## Image and question listing
------
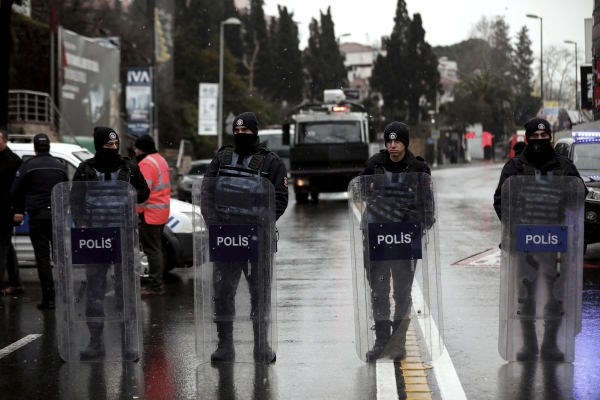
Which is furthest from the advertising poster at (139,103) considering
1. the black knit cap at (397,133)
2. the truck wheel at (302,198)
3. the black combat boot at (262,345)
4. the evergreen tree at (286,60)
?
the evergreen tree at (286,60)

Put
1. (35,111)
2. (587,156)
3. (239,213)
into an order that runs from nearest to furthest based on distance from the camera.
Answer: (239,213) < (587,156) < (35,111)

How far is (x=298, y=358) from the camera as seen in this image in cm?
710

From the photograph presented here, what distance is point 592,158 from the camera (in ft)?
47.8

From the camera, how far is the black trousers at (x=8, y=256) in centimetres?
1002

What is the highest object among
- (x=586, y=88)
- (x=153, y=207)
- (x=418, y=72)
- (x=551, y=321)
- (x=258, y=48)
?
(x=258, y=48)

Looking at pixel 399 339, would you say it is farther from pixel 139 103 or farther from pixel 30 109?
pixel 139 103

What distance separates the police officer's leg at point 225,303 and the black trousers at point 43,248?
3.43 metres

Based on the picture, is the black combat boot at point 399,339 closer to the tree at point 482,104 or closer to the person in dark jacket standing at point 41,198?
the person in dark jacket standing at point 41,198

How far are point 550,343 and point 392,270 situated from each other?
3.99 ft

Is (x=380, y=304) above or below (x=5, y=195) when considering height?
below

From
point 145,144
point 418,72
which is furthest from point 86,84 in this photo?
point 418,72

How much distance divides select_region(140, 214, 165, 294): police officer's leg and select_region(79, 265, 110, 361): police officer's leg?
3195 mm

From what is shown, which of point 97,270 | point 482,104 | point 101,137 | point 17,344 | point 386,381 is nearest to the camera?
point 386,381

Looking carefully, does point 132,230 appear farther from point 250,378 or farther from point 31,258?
------
## Job
Report each line of the listing above that contains the string "below", copying every such line in full. Matching is case-sensitive.

## Answer to this exercise
Is (x=380, y=304) above or below (x=5, y=195) when considering height?
below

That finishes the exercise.